■ TEXT SECTION
__________________________________________________
DETAILED DESCRIPTION
[0043] In one aspect of the invention, a computer system, computer
implemented method and computer program is provided that enables
composition of musical content in a new and innovative way.
[0044] In one aspect of the invention, the computer system and
computer implemented method of the present invention provides a
novel and innovative mechanism for: (A) generating notes, (B)
controlling notes, and (C) modifying notes, as described below.
[0045] In one aspect of the invention, the computer system includes
at least one computer, the computer linked to a touch input device,
the computer including or being linked to an application or an
application repository that provides a sound engine; the sound
engine when executed (A) presents one or more musical composition
interfaces or screens including or being linked to one or more
musical composition interfaces, that enable one or more users to
access (B) a music generator/controller/modifier utility ("music
generator"), so as to graphically map one or more musical notes by
tracing one or more paths defined by Bezier paths and then
processable by the music generator so as to define generally pitch,
volume and duration of notes.
[0046] The system and method is designed to be very easy for
learners use. The system and method of the present invention
provides for the first time a new and more intuitive form of music
notation where "the eye meets the ear".
[0047] In one aspect of the invention, a new system and method if
provided for storing and playing musical notes. In one aspect, a
musical note is defined by three properties or musical information
elements: (A) pitch, (B) volume (or loudness), and (CD)
duration.
[0048] In one aspect of the present invention, these properties are
captured using a touch based graphical user interface ("GUI")
presented touch screen interface. The GUI is linked to a computer
program component that allows one or more users, based on touch
input, to make one or more selections associated with such musical
information elements, and these selections are displayed on the
GUI, and these representations include, are based on or are linked
to a plurality of parametric curves defining a "path" that encodes
information corresponding to the musical information elements.
[0049] In another aspect of the invention, a suitable process or
algorithm is used for defining these curves and paths so that the
encoding of the curves/paths is scalable. In one contribution of
the present invention, Bezier paths have been selected so that the
paths are readily modifiable because Bezier paths are scalable
indefinitely. The musical information elements, in one aspect, in
effect are stored as algorithms of Bezier paths, which provides the
remarkable and surprising flexibility and responsiveness of the
system and method of the present invention.
[0050] One aspect of the invention is a new computer implemented
method for encapsulating data that relates to a note.
[0051] In one aspect, the present invention combines the best of
the previously separate pitch center "bars" and pitch modulation
point and line technology, into a single mathematically calculated
Bezier path object, which encapsulates or stores all necessary data
to both display the path to a control user interface, and plays as
the audio that it represents using a suitable music player.
__________________________________________________
■ LISTED ENTRIES
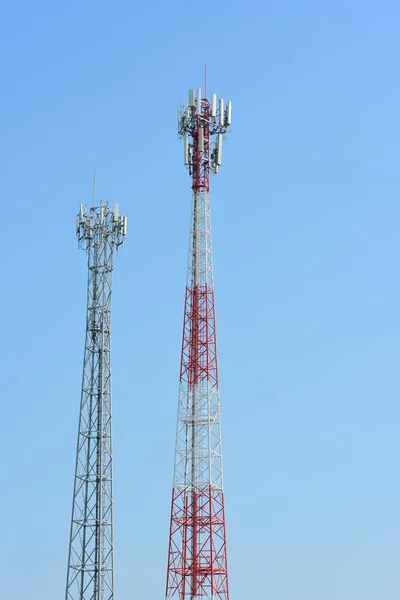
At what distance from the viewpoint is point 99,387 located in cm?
9500

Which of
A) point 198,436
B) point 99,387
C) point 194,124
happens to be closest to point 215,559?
point 198,436

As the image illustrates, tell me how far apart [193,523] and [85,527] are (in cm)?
942

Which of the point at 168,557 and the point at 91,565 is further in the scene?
the point at 168,557

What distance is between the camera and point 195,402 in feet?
330

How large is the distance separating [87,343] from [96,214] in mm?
10371

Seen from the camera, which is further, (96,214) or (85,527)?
(96,214)

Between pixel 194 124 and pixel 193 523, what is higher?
pixel 194 124

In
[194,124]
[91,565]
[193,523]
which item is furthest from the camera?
[194,124]


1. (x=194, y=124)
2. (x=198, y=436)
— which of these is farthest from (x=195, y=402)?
(x=194, y=124)

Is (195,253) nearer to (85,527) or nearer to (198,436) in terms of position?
(198,436)

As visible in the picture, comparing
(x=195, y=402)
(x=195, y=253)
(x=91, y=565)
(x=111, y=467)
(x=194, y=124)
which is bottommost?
(x=91, y=565)

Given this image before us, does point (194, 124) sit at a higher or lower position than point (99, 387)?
higher

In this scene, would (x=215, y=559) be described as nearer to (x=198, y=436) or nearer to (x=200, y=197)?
(x=198, y=436)

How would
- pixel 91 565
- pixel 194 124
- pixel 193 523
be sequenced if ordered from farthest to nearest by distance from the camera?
pixel 194 124 < pixel 193 523 < pixel 91 565
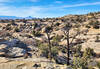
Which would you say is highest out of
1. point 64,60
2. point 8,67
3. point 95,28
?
point 95,28

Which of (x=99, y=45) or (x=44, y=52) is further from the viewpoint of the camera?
(x=99, y=45)

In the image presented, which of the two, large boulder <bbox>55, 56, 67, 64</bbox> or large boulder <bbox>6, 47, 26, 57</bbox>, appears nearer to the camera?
large boulder <bbox>55, 56, 67, 64</bbox>

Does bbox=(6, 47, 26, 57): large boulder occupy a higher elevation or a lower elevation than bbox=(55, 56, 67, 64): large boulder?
higher

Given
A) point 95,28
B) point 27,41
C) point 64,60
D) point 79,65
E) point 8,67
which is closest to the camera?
point 8,67

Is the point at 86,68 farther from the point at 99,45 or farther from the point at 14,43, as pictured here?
the point at 14,43

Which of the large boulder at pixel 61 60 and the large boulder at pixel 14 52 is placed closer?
the large boulder at pixel 61 60

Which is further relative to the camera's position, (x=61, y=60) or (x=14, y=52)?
(x=14, y=52)

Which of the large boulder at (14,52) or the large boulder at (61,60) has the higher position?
the large boulder at (14,52)

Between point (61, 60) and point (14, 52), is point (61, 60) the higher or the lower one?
the lower one

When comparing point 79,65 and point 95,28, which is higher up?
point 95,28

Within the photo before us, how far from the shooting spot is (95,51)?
894 inches

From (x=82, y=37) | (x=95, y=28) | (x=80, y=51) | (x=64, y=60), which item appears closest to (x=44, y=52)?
(x=64, y=60)

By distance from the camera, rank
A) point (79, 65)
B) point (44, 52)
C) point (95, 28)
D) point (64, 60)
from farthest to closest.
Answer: point (95, 28), point (44, 52), point (64, 60), point (79, 65)

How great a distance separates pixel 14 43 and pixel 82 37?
15.6 metres
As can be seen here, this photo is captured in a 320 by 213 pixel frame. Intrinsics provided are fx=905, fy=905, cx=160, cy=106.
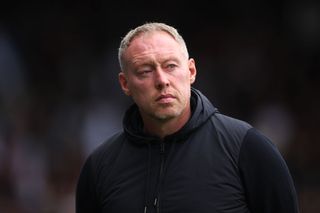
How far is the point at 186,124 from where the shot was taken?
3244 mm

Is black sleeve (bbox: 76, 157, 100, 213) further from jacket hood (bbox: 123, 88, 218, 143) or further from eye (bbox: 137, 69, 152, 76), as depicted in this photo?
eye (bbox: 137, 69, 152, 76)

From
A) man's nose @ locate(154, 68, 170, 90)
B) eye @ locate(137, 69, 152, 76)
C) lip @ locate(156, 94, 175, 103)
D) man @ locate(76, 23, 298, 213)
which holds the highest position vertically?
eye @ locate(137, 69, 152, 76)

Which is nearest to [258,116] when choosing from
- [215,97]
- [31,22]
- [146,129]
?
[215,97]

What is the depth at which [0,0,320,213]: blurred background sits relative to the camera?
7.88 metres

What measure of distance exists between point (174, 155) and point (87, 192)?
1.47ft

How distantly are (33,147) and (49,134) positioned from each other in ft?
0.89

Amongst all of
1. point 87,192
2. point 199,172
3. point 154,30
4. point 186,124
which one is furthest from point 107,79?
point 199,172

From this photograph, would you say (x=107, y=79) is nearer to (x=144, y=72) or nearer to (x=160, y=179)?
A: (x=144, y=72)

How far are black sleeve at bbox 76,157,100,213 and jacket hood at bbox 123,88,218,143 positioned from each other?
0.21 m

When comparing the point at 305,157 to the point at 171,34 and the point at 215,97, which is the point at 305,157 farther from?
the point at 171,34

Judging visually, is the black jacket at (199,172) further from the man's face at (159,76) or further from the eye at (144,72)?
the eye at (144,72)

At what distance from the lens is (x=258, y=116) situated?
8352 millimetres

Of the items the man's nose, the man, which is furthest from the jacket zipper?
the man's nose

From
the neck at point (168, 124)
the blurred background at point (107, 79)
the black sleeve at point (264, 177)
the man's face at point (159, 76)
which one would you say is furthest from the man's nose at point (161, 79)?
the blurred background at point (107, 79)
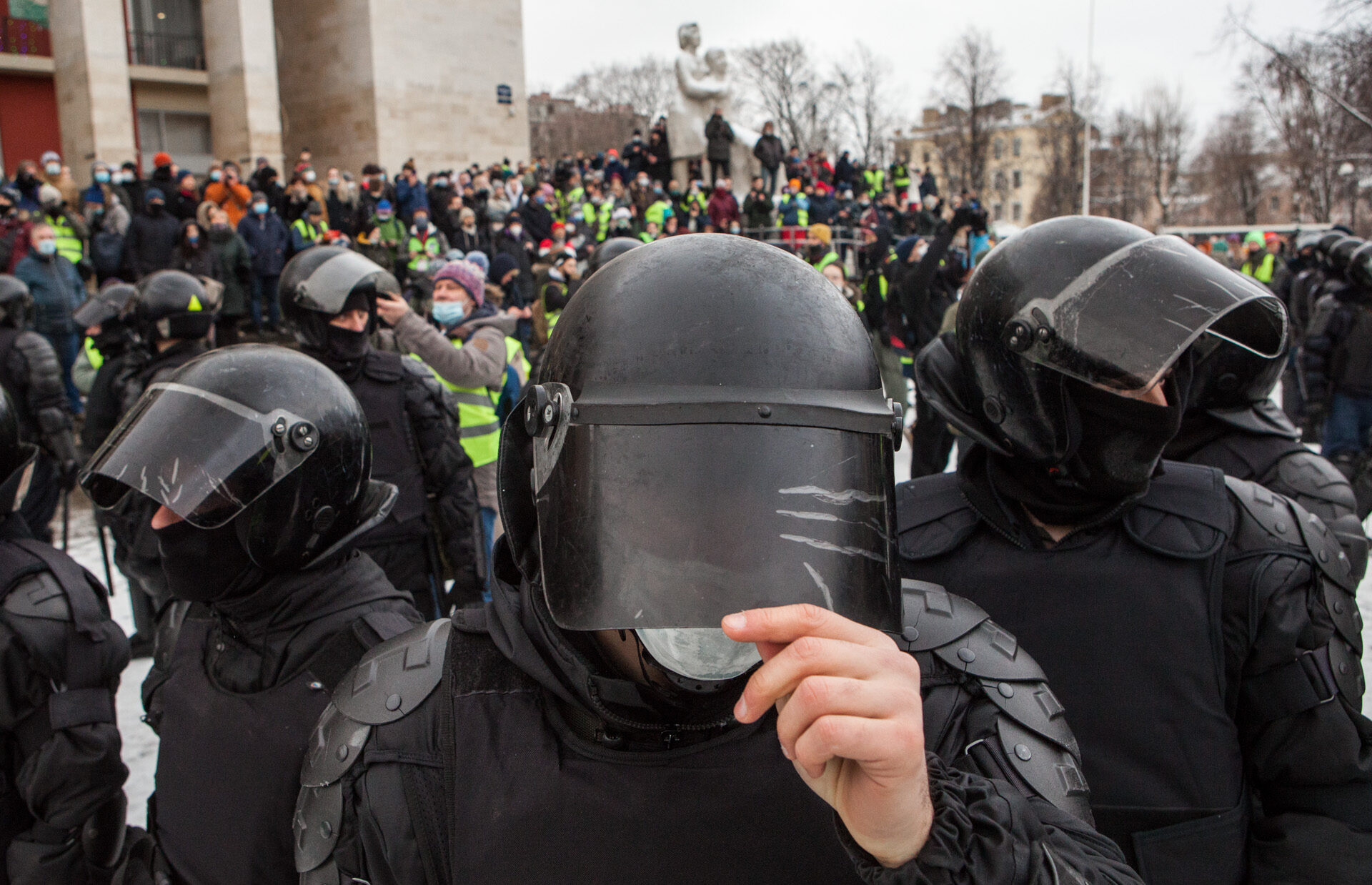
__________________________________________________
■ WHAT YOU HAVE TO DO
From the detailed description above, transcribe word for word the passage that begins with the words containing "[0047] In one" and ends with "musical information elements.".

■ EXERCISE OUTPUT
[0047] In one aspect of the invention, a new system and method if
provided for storing and playing musical notes. In one aspect, a
musical note is defined by three properties or musical information
elements: (A) pitch, (B) volume (or loudness), and (CD)
duration.
[0048] In one aspect of the present invention, these properties are
captured using a touch based graphical user interface ("GUI")
presented touch screen interface. The GUI is linked to a computer
program component that allows one or more users, based on touch
input, to make one or more selections associated with such musical
information elements, and these selections are displayed on the
GUI, and these representations include, are based on or are linked
to a plurality of parametric curves defining a "path" that encodes
information corresponding to the musical information elements.